But you also cut out a number of convolution layers, they go up to
conv5_3.
Yes, that's because deeper convolutional layers start to behave as the final linear layers: too much information is discarded. Just try chopping the net to one of those, you will observe a very poor quality in the final result. On the other hand, with very shallow layers you only capture vaery basic features (like color) of the original style. For a single-layer simplified version like this, mid-deep layers are just the sweet spot.
Another question: why did you run the outputs of extractFeatures
through gramMatrix before computing the losses? Did you try it without
gramMatrix and get poor results?
I can imagine that the internal linear relationships in the feature
matrix may be more important than the precise values, but it's not so
obvious that's the case. What led you to that?
Later: Oh, I get it: the pics are not of the same size so this is only
comparison possible.
Just to clarify: this algorithm was not invented by me! It was published in this paper, which started an interesting line of research on these methods.
About your questions:
1 - If you look at the content loss, matching the features directly instead of their gram matrices will match content. So removing the gram matrix from play will result in the algorithm trying to match the content of both targets, i.e. you will effectively use two content losses and no style loss at all.

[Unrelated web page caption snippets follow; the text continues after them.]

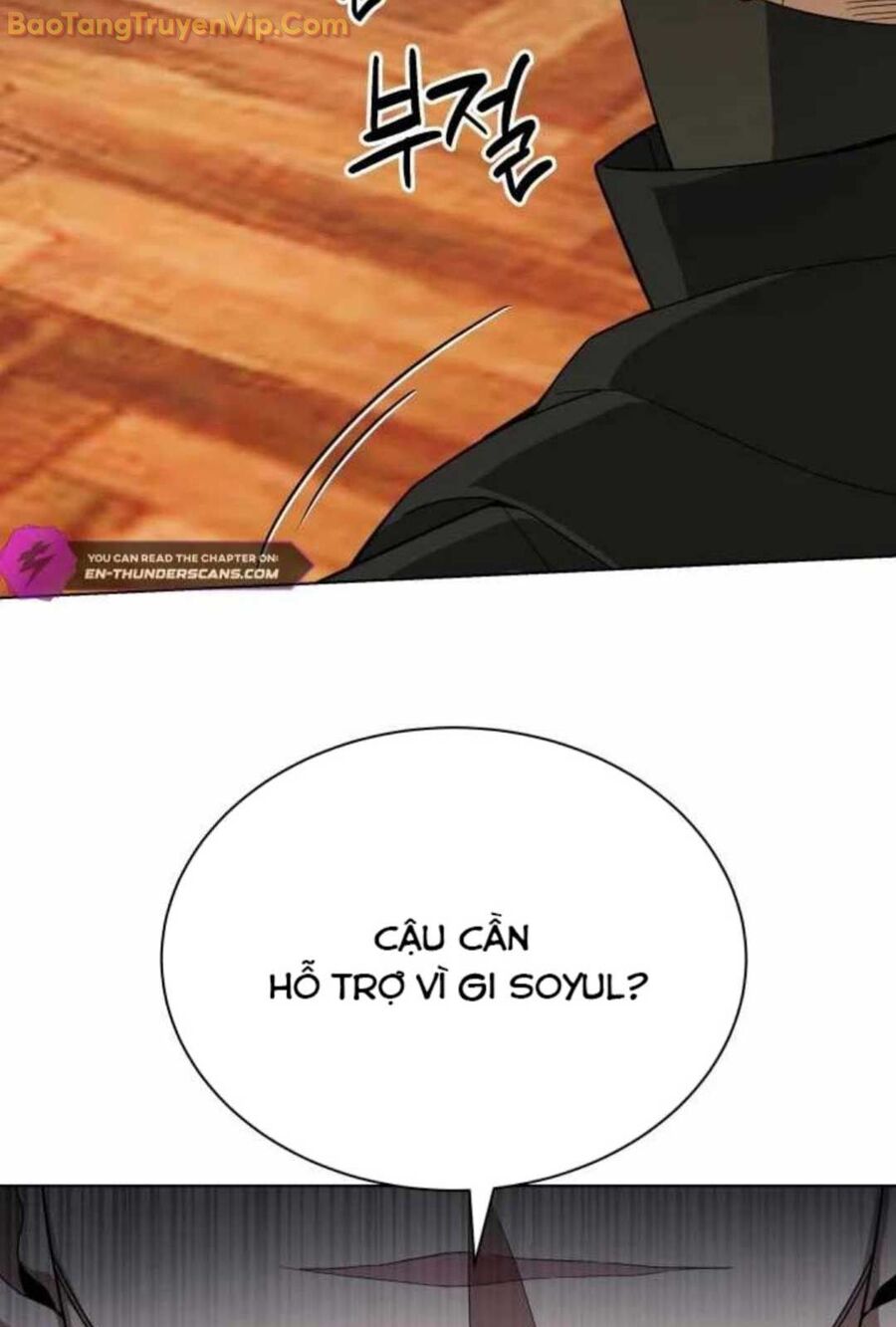 Ta Nuôi 1 Bầy Skeleton Chương 20 Ảnh 82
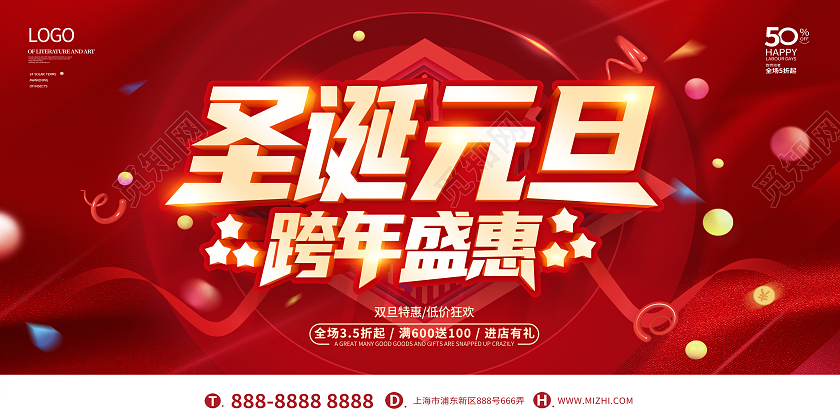 红色迎圣诞庆元旦庆圣诞迎元旦欢度圣诞喜迎元旦圣诞元旦展板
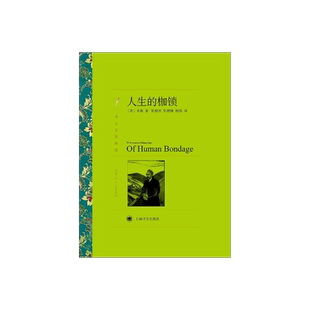 人生的枷锁 毛姆著 张柏然等译 译文名著精选 月亮和六便士/刀锋/面纱作者 世界名著 英国文学 上海译文出版社 正版
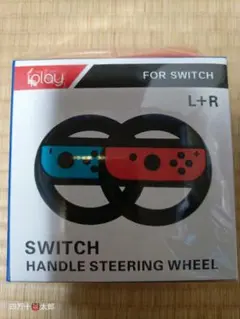 iplay Switch Handle Steering Wheel 2個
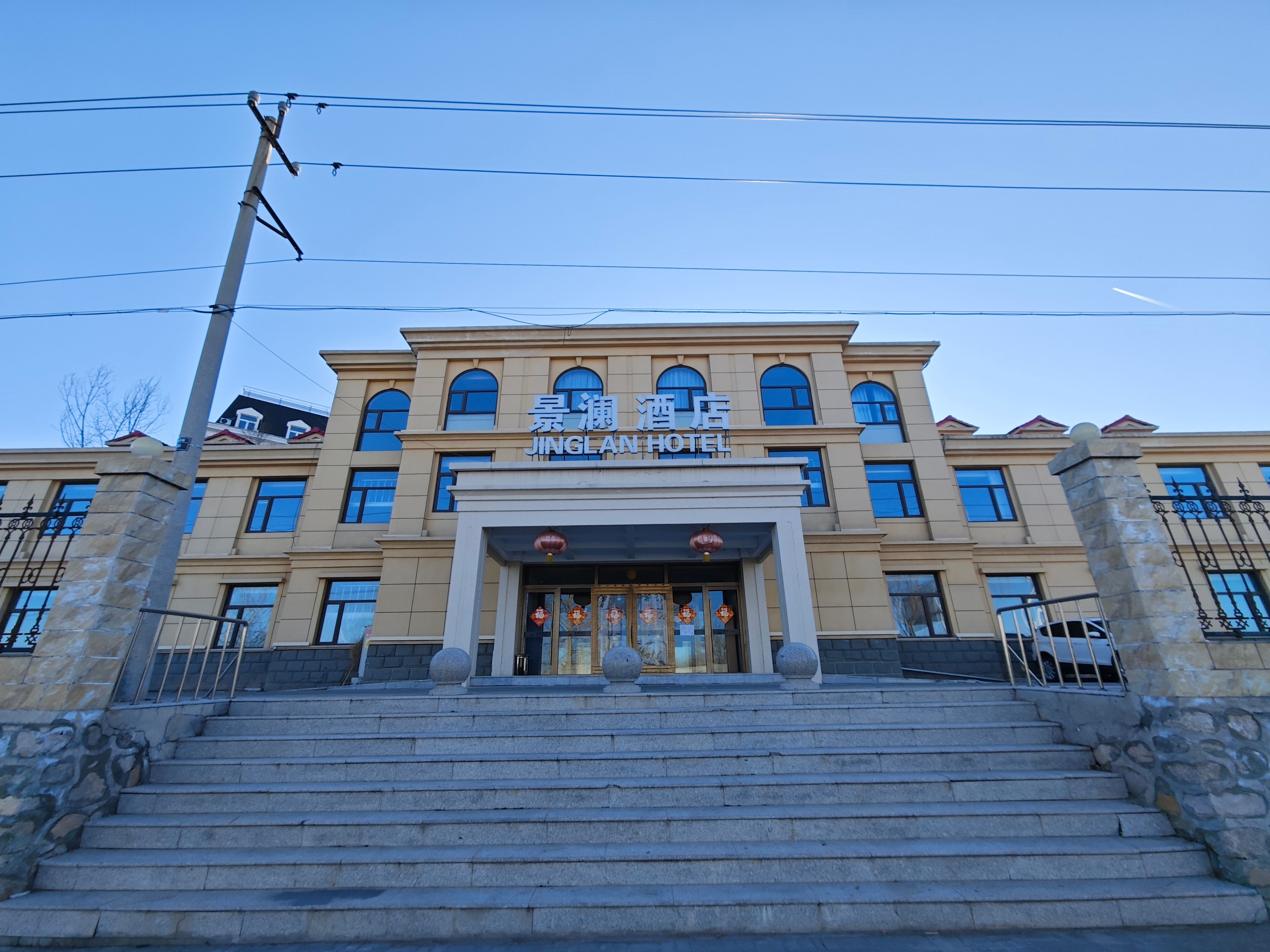 延庆镇湖南西路南1幢1至3层全部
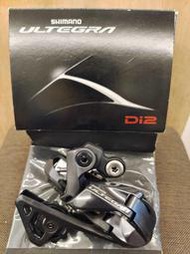 全新 SHIMANO ULTEGRA R8050 Di2 短腿後變 RD-R8050-SS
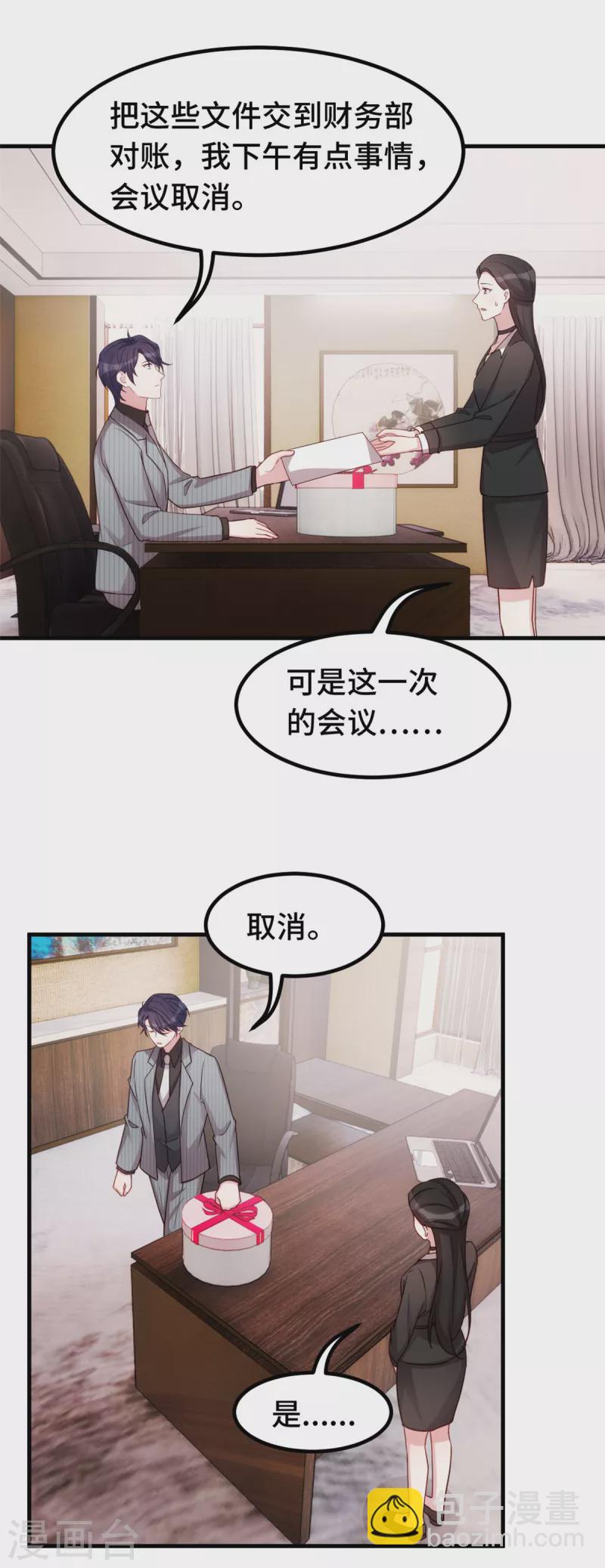 第251话 生日礼物-第253话
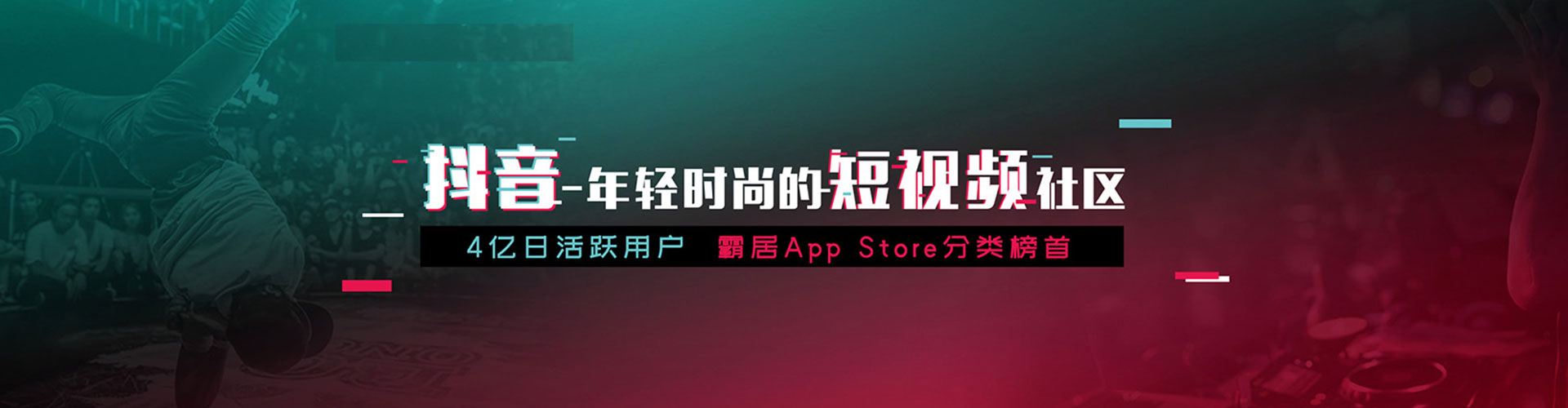 淮北推广开户
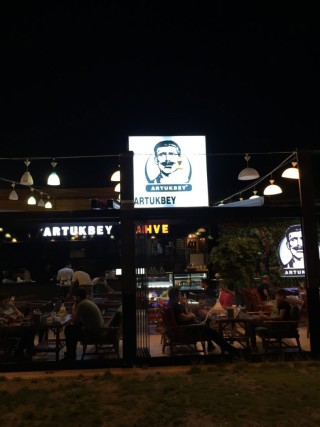 Artukbey Tunceli Kahve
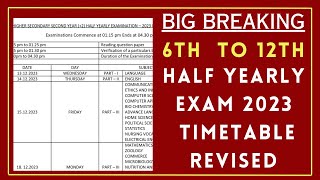 Breaking Half Yearly Exam 2023 Timetable Published  10th 11th 12th Half Yearly Exam 2023 Timetable [upl. by Letnohc]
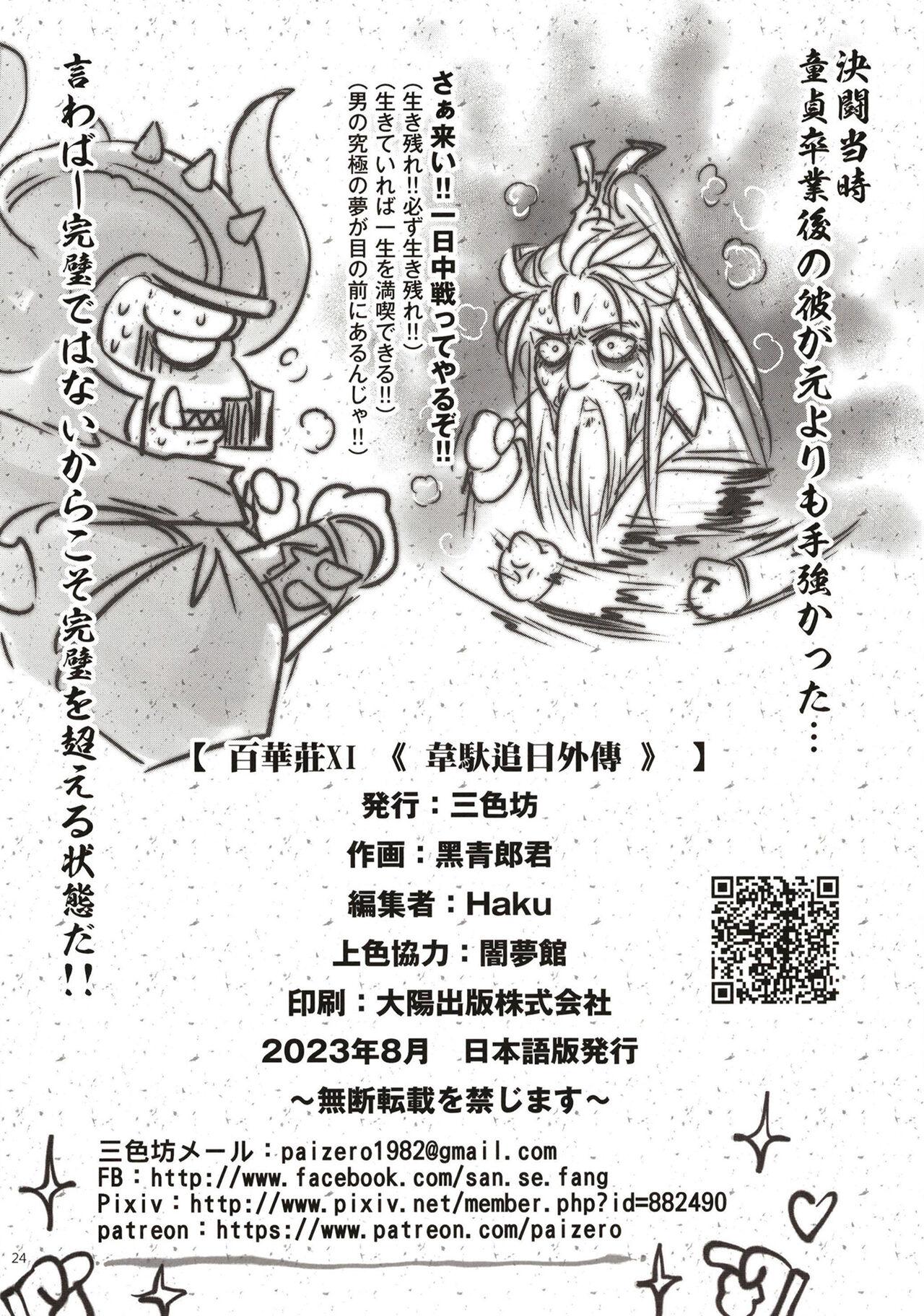 Scissoring Hyakkasou 11 Idatsu Ijitsu Gaiden - Original Food - Page 25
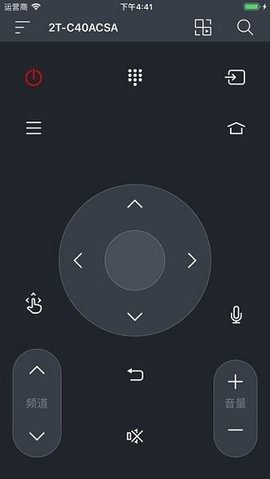 夏普遥控器[图1]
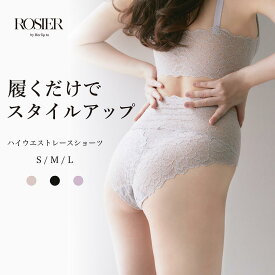 【公式】 エブリディ マジカルレースショーツ ショーツ ハイウェスト ハーリップトゥ herlipto 小嶋陽菜 深め 締めつけない 伸縮性 ストレッチ 通気性 引き締め 食い込まない レディース レースショーツ 美尻 送料無料 ROSIER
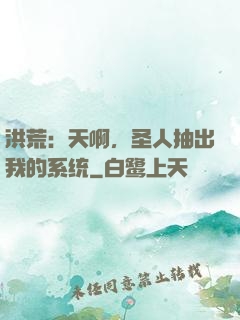 洪荒：天啊，圣人抽出我的系统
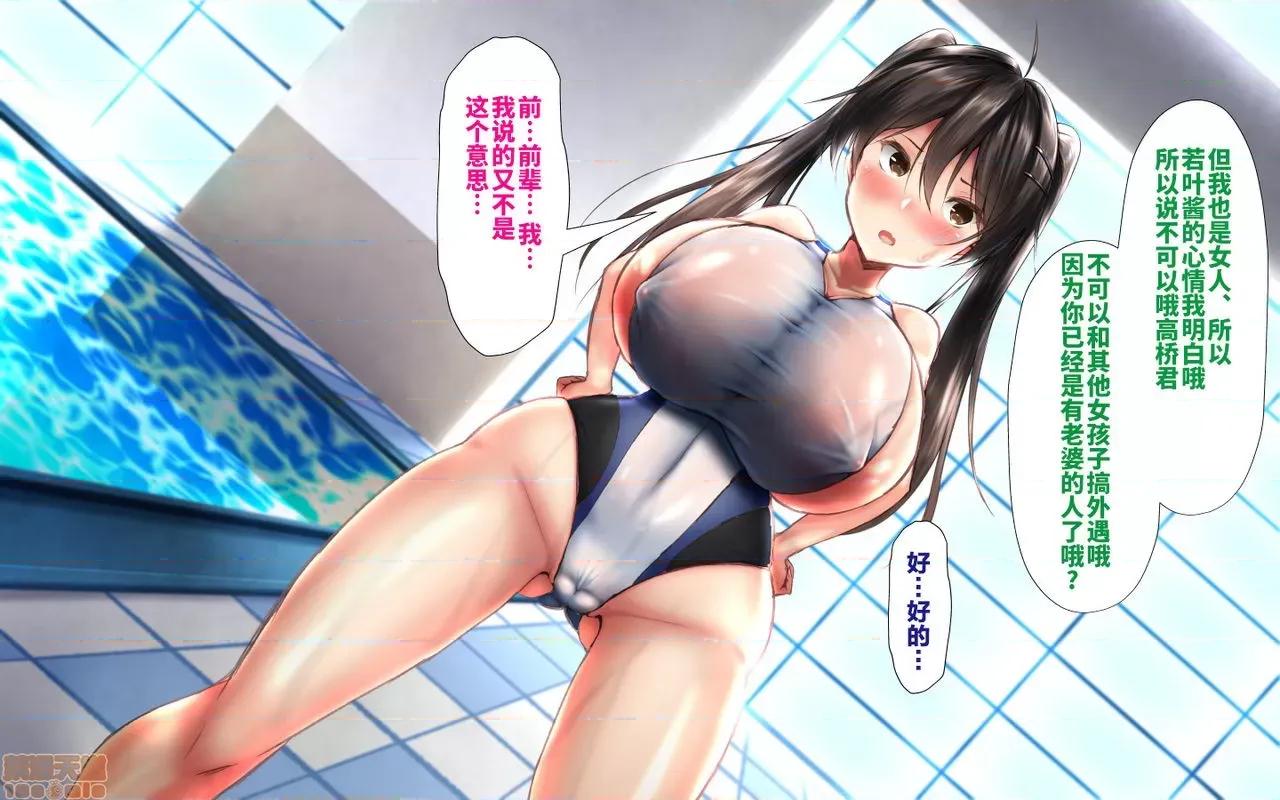 合體！抜けない！？～交尾したまま日常 合體！抜けない！？～交尾したまま日常性活 -完 第219页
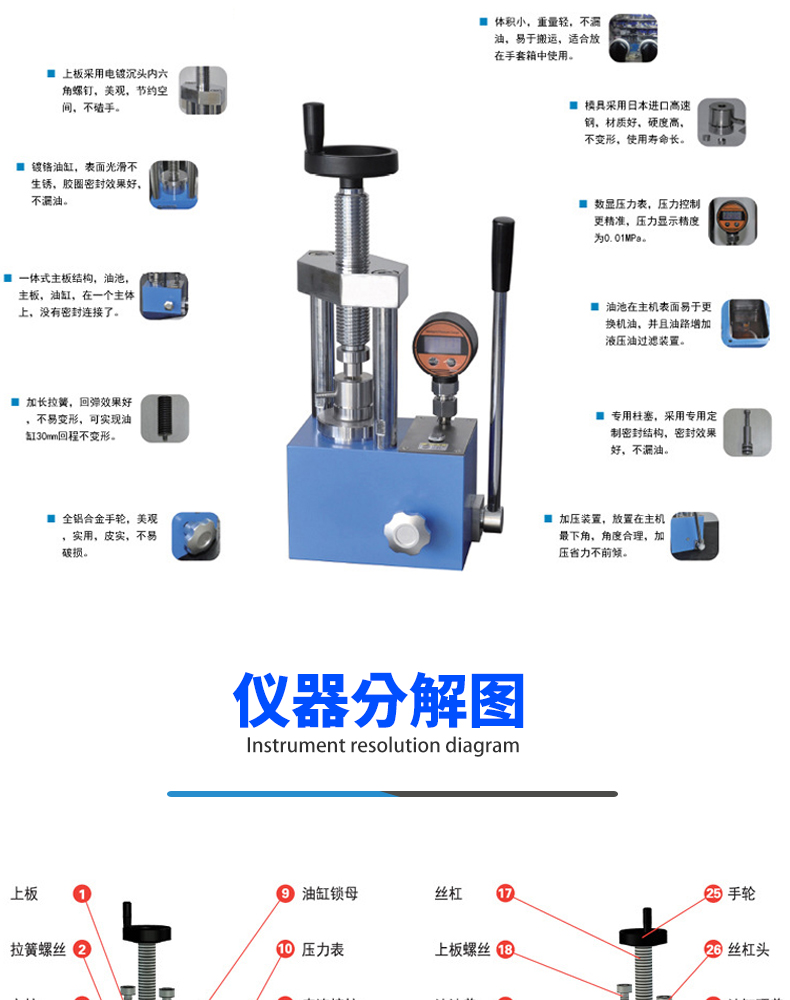 詳情頁_08.jpg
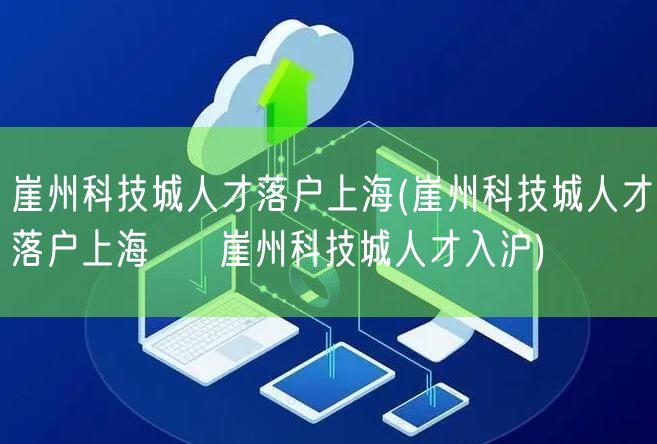 崖州科技城人才落户上海(崖州科技城人才落户上海 → 崖州科技城人才入沪)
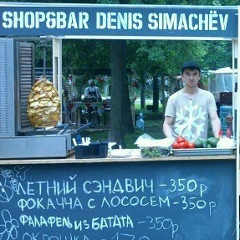 Erik Akimov, 02.05.1993, Баткен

2 - As you also noticed, the features themselves contain a lot of spatial information, i.e. the look of the original picture at particular pixel values. If we want to capture the general style, we are not interested in that. The gram matrix is an effective way to disregard spatial information and only keep the correlation between channels. As you observe, this also allows to use content and style images of different sizes, but that's just a nice collateral effect.
3 - Beyond the observation of spatial information being discarded, the exact reason why gram matrices can effectively encode the style information has been a mystery for a while - no one really knew, they just worked. But some months ago this nice paper solved the mystery, recasting the style transfer problem to the problem of aligning the distributions of the features. Matching the gram matrices is just a particular alignment. In the paper the show different methods and compare the results.